RECORD EXTRACTS:
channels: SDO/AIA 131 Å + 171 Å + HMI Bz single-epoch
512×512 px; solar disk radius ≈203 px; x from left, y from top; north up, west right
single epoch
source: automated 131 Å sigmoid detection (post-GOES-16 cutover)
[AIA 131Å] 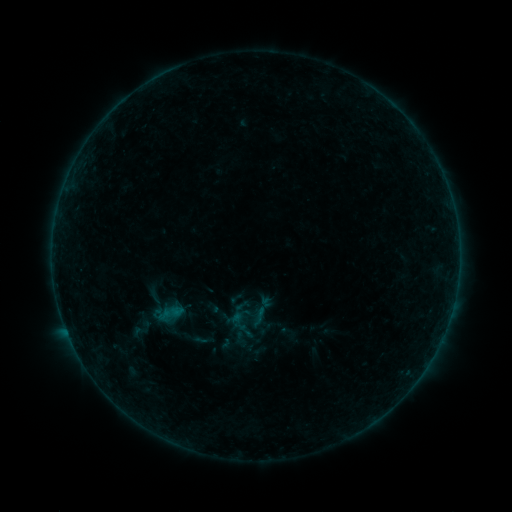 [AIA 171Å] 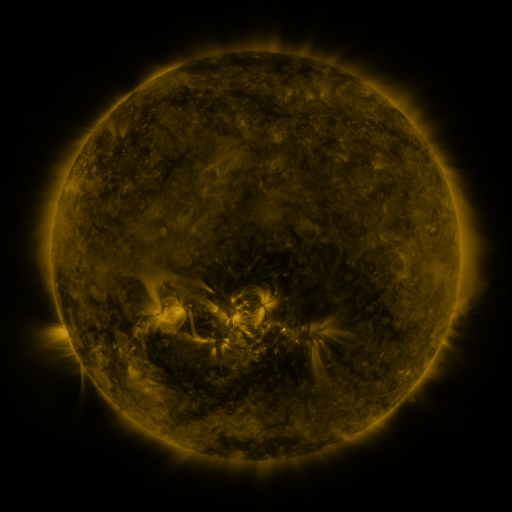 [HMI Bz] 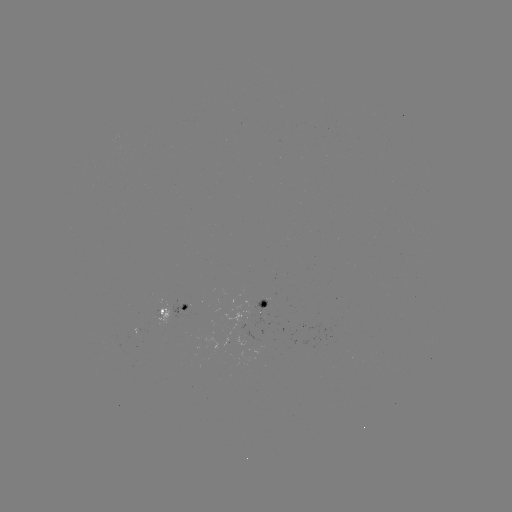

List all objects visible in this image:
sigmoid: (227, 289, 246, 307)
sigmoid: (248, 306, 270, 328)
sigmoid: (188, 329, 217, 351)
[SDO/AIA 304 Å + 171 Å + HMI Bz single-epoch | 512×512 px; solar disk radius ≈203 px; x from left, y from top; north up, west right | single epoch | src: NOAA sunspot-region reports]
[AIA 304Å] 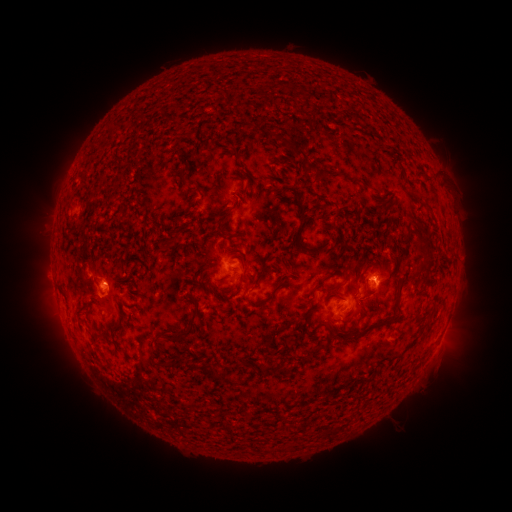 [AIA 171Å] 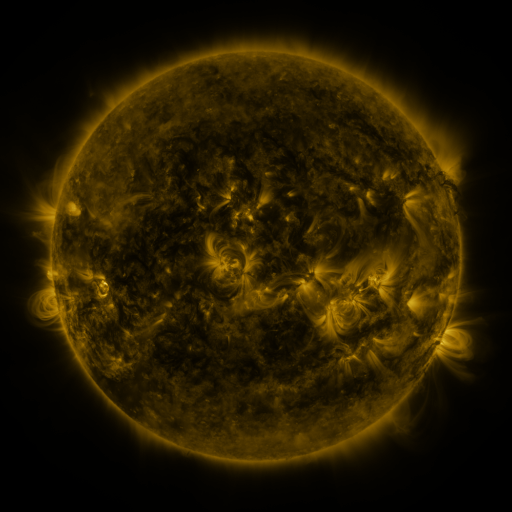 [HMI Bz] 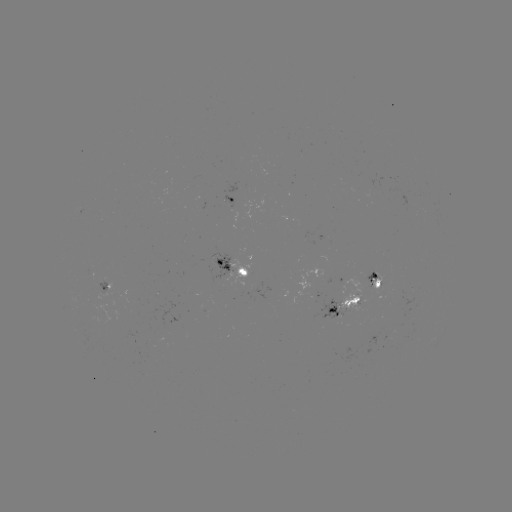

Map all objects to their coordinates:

WHAT TO DO: Report every line of the records that contains the string "north", matching case exactly.

SOLUTION TO THIS EXERCISE:
512×512 px; solar disk radius ≈203 px; x from left, y from top; north up, west right
[SDO/AIA 304 Å + 171 Å + HMI Bz single-epoch | 512×512 px; solar disk radius ≈203 px; x from left, y from top; north up, west right | single epoch | src: NOAA sunspot-region reports]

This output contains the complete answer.